= Written instruction 1 =
In the firearm striker assembly patent text, on what date was the patent issued?
= Written instruction 2 =
Write a continuation of the firearm striker assembly patent text, picking up after its final sentence.

= Excerpt to read =
========================

A striker assembly for a firearm and a method of assembly the striker assembly is disclosed. The method includes providing a generally cylindrical body having a first distal end, a middle portion, and a second distal end, sliding a coaxial spring onto the middle portion from the second distal end toward the first distal end, sliding a spacer having a first side and a second side from the second distal end toward the first distal end, sliding a snap ring from the second distal end toward the first distal end, and sliding a cap over the second distal end of the body, the spacer, and the snap ring.

Patent
   8122634
Priority
Jan 10 2007
Filed
Dec 03 2010
Issued
Feb 28 2012
Expiry
Jan 09 2028
Assg.orig
Entity
Large
13
5
EXPIRED
15. A method of assembling a striker assembly for a firearm, said method comprising the steps of:
providing a generally cylindrical body having a first distal end, a middle portion, and a second distal end;
sliding a coaxial spring onto said middle portion from said second distal end toward said first distal end;
sliding a spacer having a first side and a second side from said second distal end toward said first distal end;
sliding a snap ring from said second distal end toward said first distal end; and
sliding a cap over said second distal end of said body, said spacer, and said snap ring.
8. A method of assembling a striker assembly for a firearm, said method comprising the steps of:
providing a striker pin that is generally cylindrical with both end portions, a forward end and a rear end, being diametrically reduced and with a raised portion near said forward end and a ridge and recess near said rear end;
sliding a coaxial spring over said rear end of said striker pin towards said forward end;
sliding a spacer shaped to fit around said striker pin over said rear end of said striker pin;
sliding a snap ring over said rear end of said striker pin; and
sliding a cap over said rear end of said striker pin and said spacer.
1. A method of assembling a striker assembly for a firearm, comprising the steps of:
providing a generally cylindrical body having a first distal end, a middle portion, and a second distal end;
providing a cap having a recess and an aperture;
sliding a coaxial spring onto said middle portion from said second distal end toward said first distal end;
sliding a spacer having a first side and a second side from said second distal end toward said first distal end;
sliding a snap ring from said second distal end toward said first distal end;
sliding the cap over said second distal end of said body, said spacer, and said snap ring until said cap abuts said coaxial spring, said cap having the aperture with an internal diameter equal to the largest diameter of said second distal end of said body; and
pushing said cap toward said first distal end of said body so that said second distal end of said body passes through said aperture of said cap until said coaxial spring abuts an annular ring on said first distal end, said first side of said spacer abuts a ridge on said second distal end, said snap ring engages a circumferential groove in said second distal end of said body and secures said second side of said spacer.

========================

= Material supplied =
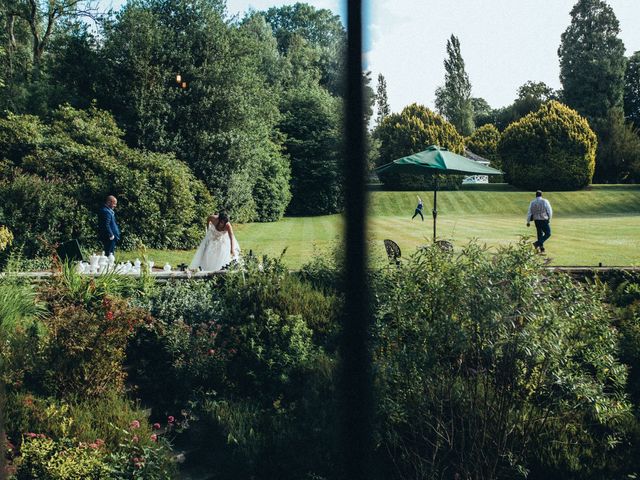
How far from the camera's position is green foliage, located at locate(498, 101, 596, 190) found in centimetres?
3178

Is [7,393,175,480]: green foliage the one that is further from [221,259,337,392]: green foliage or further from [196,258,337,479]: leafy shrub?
[221,259,337,392]: green foliage

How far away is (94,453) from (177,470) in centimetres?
74

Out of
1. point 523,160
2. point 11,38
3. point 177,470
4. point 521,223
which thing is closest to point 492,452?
point 177,470

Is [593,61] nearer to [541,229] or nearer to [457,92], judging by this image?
[457,92]

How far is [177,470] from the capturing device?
487cm

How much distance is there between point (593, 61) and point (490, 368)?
3935 cm

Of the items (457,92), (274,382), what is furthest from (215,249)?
(457,92)

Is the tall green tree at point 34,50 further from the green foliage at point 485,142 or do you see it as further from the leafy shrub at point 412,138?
the green foliage at point 485,142

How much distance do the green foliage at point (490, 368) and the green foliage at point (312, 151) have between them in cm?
2281

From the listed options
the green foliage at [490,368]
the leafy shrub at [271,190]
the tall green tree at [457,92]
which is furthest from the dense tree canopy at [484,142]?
the green foliage at [490,368]

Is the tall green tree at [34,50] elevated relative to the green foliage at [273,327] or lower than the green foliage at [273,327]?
elevated

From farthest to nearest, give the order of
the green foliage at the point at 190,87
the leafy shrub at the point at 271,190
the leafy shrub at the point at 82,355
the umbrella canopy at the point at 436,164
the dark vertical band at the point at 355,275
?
the leafy shrub at the point at 271,190 → the green foliage at the point at 190,87 → the umbrella canopy at the point at 436,164 → the leafy shrub at the point at 82,355 → the dark vertical band at the point at 355,275

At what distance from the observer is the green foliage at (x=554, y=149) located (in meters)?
31.8

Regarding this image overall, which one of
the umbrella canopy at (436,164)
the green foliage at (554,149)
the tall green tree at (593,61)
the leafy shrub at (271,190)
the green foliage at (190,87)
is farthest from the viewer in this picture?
the tall green tree at (593,61)
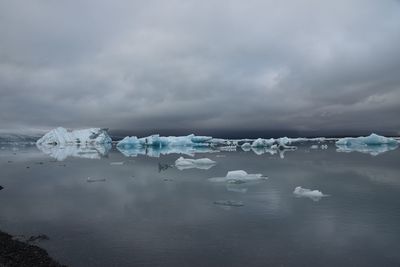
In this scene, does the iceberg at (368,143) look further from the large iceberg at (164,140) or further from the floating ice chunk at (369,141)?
the large iceberg at (164,140)

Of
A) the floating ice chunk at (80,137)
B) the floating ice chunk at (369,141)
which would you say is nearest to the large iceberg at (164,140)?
the floating ice chunk at (80,137)

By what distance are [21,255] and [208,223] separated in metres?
6.00

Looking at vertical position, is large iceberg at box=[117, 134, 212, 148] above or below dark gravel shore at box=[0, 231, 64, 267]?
above

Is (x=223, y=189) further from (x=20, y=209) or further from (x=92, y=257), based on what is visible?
(x=92, y=257)

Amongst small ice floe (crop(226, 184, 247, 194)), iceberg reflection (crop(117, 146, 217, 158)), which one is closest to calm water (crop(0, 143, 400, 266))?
small ice floe (crop(226, 184, 247, 194))

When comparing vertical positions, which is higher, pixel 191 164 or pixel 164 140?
pixel 164 140

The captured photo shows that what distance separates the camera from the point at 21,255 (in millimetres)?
8492

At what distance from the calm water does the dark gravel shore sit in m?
0.41

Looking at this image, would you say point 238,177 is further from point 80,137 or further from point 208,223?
point 80,137

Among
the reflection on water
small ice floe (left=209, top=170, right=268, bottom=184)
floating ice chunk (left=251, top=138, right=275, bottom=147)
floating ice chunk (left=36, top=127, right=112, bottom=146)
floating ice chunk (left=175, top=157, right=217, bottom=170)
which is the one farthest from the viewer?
floating ice chunk (left=36, top=127, right=112, bottom=146)

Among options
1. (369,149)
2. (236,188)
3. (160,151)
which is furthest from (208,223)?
(369,149)

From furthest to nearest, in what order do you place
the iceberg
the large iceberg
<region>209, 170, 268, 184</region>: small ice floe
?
1. the large iceberg
2. the iceberg
3. <region>209, 170, 268, 184</region>: small ice floe

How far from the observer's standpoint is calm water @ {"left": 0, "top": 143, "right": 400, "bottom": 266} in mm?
9016

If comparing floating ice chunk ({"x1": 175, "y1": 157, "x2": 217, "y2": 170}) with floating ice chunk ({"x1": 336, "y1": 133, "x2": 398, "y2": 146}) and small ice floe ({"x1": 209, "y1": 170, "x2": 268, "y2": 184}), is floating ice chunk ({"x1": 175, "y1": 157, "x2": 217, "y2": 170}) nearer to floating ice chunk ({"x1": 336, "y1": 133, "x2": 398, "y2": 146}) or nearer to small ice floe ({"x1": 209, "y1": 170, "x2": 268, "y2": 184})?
small ice floe ({"x1": 209, "y1": 170, "x2": 268, "y2": 184})
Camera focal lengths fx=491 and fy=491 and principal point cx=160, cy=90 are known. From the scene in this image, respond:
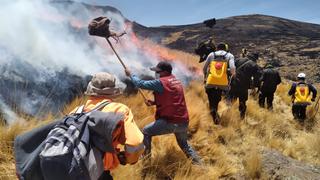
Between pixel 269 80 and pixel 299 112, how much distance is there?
44.5 inches

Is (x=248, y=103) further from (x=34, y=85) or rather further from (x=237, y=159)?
(x=34, y=85)

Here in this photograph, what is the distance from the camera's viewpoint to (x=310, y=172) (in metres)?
7.73

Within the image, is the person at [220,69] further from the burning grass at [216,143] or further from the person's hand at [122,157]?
the person's hand at [122,157]

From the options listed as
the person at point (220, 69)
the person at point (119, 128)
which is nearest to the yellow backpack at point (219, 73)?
the person at point (220, 69)

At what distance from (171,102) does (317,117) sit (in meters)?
8.37

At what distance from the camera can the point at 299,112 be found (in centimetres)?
1251

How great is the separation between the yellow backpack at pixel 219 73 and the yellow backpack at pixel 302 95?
159 inches

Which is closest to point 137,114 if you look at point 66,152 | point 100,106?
point 100,106

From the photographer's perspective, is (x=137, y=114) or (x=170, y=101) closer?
(x=170, y=101)

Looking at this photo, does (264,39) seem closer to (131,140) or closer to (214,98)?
(214,98)

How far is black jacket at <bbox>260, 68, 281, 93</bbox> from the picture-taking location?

========================

= Task answer 1 =
Feb 28 2012

= Task answer 2 =
2. The method according to claim 1, wherein said first distal end terminates in a pin-shaped end.
3. The method according to claim 1, wherein said cap is secured by said spacer.
4. The method according to claim 1, wherein said aperture is larger than said largest diameter of said second distal end of said body.
5. The method according to claim 1, wherein said coaxial spring is secured by said cap.
6. The method according to claim 1, wherein the diameter of said middle portion of said cylindrical body is less than the internal diameter of said coaxial spring.
7. The method according to claim 1, wherein said spacer has a hole approximately equal to the diameter of said body between said ridge and said circumferential groove.
9. The method according to claim 8, wherein said step of sliding the coaxial spring further includes sliding said coaxial spring towards said forward end until said coaxial spring abuts said raised portion at one end.
10. The method according to claim 9, wherein said step of sliding the spacer further includes sliding said spacer towards said forward end until said spacer abuts said ridge.
11. The method according to claim 10, wherein said step of sliding the snap ring further includes sliding said snap ring towards said forward end until said snap ring is held in place by said recess.
12. The method according to claim 11, wherein said step of sliding the cap further includes sliding said cap until said cap abuts the other end of said coaxial spring.
13. The method according to claim 8, further comprising the step of:
pushing said cap toward said forward end of said striker pin so that said rear end of said striker pin passes through an aperture of said cap until said coaxial spring abuts said raised portion on said forward end, a first side of said spacer abuts said ridge on said rear end, said snap ring engages said recess in said rear end of said striker pin and secures a second side of said spacer.
14. The method according to claim 13, wherein said aperture has an internal diameter larger than the largest diameter of said rear end of said striker pin.
16. The method according to claim 15, wherein no pins are required to hold said striker assembly together.
17. The method according to claim 15, further comprising the step of:
pushing said cap toward said first distal end of said body to simultaneously move said coaxial spring, spacer and snap ring until said coaxial spring, spacer and snap ring are secured in place.
18. The method according to claim 17, further comprising the step of:
pushing said cap toward said first distal end of said body so that said second distal end of said body passes through an aperture of said cap until said coaxial spring abuts an annular ring on said first distal end, said first side of said spacer abuts a ridge on said second distal end, said snap ring engages a circumferential groove in said second distal end of said body and secures said second side of said spacer.
19. The method according to claim 18, wherein said aperture has an internal diameter equal to the largest diameter of said second distal end of said body.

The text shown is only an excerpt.